- [TASK OBJECTIVE] Every line from the one with "How far away is small" through the end of the records below should be restated word for word, and nothing outside that span.

- [EXERCISE INPUT]
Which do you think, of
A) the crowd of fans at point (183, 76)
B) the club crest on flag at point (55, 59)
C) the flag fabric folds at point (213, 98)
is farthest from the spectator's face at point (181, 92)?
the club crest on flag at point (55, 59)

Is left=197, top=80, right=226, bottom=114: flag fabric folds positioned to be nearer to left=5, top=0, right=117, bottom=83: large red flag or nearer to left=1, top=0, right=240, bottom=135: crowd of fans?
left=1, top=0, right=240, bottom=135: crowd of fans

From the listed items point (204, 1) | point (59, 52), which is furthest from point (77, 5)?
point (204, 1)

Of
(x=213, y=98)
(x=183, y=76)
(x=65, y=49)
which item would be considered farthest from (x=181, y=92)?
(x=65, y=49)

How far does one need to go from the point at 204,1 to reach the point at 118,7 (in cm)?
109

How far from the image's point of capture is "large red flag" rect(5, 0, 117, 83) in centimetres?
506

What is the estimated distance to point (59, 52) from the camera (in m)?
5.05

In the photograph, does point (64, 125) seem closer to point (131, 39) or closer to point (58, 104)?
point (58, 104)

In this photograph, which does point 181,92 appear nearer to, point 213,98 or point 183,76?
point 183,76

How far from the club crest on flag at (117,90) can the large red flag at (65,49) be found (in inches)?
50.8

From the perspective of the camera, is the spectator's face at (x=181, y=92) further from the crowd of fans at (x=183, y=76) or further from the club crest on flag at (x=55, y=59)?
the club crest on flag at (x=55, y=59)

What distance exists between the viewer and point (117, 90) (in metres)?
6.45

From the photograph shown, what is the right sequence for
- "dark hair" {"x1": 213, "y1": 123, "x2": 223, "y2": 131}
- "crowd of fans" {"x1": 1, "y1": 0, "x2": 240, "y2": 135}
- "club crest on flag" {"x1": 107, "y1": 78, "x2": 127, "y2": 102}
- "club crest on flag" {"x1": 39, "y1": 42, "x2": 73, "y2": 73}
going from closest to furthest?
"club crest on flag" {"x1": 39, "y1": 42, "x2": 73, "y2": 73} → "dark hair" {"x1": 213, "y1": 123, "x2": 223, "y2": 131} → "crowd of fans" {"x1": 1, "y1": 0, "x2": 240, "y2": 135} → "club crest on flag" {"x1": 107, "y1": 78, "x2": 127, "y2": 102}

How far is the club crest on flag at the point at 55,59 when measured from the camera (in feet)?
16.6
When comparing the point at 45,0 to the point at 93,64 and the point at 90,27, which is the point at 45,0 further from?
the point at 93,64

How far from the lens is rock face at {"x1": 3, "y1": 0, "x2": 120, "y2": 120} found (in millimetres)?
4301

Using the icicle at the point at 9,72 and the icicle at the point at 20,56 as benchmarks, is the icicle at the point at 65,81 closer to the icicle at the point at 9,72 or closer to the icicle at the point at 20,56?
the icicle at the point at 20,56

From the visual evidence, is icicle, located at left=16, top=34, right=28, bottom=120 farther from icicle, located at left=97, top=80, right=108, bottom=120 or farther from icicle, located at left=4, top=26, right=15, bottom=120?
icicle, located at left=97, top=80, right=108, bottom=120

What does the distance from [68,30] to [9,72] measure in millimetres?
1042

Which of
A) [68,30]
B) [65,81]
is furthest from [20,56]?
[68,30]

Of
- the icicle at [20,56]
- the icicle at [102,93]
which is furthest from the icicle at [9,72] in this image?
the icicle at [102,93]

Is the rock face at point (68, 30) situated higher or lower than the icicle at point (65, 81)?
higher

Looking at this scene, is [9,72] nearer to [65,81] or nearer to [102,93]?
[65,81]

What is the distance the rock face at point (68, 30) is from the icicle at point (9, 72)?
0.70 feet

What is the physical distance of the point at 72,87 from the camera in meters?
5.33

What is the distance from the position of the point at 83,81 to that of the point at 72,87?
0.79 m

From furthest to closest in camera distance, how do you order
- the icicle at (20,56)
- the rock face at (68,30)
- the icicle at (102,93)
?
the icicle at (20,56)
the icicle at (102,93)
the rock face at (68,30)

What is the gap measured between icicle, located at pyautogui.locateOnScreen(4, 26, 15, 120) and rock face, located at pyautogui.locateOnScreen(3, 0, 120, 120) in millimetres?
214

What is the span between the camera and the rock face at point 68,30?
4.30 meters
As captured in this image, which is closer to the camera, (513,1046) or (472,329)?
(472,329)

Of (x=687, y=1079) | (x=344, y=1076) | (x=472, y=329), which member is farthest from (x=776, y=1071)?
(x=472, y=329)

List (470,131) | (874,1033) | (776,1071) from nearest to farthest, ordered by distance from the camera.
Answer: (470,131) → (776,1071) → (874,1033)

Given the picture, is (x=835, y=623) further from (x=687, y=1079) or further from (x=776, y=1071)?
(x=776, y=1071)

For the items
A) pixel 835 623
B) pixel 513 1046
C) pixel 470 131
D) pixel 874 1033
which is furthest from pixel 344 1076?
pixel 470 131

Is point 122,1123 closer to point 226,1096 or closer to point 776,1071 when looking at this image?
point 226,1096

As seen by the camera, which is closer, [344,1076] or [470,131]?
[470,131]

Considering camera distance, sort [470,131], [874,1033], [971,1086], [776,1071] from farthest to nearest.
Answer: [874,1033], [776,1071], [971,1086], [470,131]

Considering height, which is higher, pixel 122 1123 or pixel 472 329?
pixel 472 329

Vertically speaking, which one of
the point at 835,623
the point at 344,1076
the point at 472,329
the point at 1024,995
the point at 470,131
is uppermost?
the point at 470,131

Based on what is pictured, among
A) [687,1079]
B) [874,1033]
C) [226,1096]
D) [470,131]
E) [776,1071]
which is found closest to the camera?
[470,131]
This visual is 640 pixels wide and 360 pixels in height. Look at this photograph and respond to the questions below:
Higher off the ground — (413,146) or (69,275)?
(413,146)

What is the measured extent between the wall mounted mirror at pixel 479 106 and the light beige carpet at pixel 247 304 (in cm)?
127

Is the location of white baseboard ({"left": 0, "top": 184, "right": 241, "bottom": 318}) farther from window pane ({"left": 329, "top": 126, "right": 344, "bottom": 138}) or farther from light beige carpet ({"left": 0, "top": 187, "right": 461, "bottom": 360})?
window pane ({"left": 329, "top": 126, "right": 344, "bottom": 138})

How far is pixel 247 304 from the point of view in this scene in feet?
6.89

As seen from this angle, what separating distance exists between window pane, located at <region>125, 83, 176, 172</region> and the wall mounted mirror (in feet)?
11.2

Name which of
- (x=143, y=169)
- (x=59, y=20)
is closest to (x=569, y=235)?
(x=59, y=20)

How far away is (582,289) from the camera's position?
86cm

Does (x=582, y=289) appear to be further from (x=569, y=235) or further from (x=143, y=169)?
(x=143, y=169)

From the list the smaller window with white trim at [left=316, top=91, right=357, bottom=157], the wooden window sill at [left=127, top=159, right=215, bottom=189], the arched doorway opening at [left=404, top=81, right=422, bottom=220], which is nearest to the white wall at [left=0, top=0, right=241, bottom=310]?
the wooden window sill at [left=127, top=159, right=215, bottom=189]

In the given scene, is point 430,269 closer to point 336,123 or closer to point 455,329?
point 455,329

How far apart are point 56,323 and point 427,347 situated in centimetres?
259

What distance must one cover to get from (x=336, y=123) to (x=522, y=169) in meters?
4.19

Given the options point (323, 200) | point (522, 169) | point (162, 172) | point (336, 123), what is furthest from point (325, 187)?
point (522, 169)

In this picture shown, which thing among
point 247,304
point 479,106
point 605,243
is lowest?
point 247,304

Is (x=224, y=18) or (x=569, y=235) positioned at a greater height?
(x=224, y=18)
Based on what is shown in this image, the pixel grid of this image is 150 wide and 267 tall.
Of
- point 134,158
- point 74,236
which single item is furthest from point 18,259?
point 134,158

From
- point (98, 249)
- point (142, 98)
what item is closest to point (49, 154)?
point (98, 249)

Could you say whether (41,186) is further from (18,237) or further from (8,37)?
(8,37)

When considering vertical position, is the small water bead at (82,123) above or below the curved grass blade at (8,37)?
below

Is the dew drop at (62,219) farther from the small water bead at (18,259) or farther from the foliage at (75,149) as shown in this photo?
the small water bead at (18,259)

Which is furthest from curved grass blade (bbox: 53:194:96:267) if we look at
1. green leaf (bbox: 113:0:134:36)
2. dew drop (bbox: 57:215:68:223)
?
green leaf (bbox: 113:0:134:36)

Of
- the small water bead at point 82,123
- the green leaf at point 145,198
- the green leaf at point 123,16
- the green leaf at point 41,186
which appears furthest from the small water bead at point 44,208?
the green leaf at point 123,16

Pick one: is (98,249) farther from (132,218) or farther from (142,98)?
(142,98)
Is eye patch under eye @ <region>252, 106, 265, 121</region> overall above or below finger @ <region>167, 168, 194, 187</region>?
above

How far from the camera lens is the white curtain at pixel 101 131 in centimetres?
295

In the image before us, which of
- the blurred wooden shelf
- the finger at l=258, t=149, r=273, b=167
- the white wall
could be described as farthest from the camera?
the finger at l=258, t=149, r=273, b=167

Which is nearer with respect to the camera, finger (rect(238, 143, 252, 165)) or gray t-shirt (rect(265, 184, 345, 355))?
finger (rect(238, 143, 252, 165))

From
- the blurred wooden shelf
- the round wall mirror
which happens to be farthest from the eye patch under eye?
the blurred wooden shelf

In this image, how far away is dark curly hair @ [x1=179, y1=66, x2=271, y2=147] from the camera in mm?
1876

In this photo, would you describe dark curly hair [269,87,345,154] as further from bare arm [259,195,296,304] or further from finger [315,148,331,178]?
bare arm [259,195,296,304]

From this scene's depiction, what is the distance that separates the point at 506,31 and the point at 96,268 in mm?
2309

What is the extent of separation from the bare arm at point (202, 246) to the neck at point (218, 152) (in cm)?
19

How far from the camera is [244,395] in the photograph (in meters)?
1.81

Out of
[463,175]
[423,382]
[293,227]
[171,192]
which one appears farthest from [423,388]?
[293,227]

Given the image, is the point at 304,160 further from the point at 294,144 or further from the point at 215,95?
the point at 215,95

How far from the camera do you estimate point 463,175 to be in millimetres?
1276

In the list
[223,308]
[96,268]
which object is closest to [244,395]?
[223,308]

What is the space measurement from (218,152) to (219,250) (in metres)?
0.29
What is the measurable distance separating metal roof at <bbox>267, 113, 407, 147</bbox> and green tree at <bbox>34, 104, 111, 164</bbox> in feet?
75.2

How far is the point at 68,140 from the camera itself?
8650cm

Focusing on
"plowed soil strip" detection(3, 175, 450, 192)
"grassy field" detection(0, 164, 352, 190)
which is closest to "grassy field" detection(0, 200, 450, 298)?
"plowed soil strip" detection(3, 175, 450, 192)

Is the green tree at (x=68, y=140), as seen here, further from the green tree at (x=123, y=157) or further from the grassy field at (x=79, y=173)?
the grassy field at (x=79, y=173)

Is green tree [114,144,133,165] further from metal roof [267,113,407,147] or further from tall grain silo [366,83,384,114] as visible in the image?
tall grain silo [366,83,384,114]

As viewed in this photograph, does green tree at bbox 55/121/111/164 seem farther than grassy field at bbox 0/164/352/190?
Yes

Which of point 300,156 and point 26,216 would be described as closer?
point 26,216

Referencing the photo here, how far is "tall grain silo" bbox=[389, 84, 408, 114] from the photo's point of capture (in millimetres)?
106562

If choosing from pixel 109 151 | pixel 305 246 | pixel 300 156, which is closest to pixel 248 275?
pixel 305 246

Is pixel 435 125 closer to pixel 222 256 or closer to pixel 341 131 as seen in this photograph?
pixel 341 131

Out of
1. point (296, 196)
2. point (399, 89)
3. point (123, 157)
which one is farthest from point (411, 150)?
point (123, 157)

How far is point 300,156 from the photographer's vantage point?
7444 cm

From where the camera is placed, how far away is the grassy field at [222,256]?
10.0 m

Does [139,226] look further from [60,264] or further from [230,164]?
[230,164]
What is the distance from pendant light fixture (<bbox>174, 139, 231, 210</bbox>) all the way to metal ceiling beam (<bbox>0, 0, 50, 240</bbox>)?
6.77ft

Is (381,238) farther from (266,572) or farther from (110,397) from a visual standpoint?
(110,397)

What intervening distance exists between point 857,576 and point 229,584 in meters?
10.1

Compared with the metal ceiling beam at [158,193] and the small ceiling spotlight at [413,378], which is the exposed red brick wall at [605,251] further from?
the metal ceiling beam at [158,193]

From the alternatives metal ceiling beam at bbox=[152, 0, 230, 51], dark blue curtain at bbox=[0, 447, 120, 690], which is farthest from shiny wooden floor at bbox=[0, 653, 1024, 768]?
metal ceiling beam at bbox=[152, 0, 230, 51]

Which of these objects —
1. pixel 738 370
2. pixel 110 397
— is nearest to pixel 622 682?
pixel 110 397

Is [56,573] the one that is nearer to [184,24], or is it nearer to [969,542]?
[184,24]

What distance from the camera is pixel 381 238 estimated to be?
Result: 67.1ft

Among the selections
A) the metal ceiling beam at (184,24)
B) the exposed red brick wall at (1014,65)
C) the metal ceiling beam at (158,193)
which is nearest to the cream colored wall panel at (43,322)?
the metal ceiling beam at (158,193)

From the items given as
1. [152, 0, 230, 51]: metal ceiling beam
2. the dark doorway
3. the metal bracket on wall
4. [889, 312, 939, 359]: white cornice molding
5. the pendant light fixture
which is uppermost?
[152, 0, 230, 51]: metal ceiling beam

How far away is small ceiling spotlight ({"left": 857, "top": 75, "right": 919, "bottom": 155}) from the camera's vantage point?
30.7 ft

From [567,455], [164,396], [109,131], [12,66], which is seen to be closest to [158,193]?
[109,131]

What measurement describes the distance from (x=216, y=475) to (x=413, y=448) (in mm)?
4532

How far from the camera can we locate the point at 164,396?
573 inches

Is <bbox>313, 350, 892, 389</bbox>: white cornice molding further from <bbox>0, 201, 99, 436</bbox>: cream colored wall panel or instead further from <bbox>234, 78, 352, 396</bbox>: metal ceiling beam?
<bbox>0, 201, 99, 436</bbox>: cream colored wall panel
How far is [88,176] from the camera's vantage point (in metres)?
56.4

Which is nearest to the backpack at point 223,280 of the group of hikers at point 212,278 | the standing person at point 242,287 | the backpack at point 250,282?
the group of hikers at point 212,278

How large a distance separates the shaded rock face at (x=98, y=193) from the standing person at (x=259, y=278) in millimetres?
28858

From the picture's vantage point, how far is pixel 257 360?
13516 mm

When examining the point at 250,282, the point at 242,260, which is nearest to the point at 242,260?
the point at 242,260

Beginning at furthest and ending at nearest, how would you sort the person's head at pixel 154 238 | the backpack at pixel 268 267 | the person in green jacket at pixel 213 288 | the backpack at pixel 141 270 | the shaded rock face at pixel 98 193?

- [FINISHED ANSWER]
How far away is small ceiling spotlight ({"left": 857, "top": 75, "right": 919, "bottom": 155}) from the camera's vantage point?
30.7 ft

From [567,455], [164,396], [109,131], [12,66], which is seen to be closest to [158,193]?
[109,131]

What measurement describes the distance from (x=216, y=475) to (x=413, y=448) (in mm)?
4532

How far from the camera can we locate the point at 164,396?
573 inches

Is <bbox>313, 350, 892, 389</bbox>: white cornice molding further from <bbox>0, 201, 99, 436</bbox>: cream colored wall panel or instead further from <bbox>234, 78, 352, 396</bbox>: metal ceiling beam?
<bbox>0, 201, 99, 436</bbox>: cream colored wall panel
How far is [88,176] from the camera's vantage point (in metres)?
56.4

Which is nearest to the backpack at point 223,280 of the group of hikers at point 212,278 | the standing person at point 242,287 | the backpack at point 250,282?
the group of hikers at point 212,278

How large a distance separates the shaded rock face at (x=98, y=193) from the standing person at (x=259, y=278) in millimetres?
28858

From the picture's vantage point, how far is pixel 257 360?
13516 mm

When examining the point at 250,282, the point at 242,260, which is nearest to the point at 242,260?
the point at 242,260

Beginning at furthest and ending at nearest, how would you sort the person's head at pixel 154 238 | the backpack at pixel 268 267 | the person in green jacket at pixel 213 288 | the backpack at pixel 141 270 | the shaded rock face at pixel 98 193?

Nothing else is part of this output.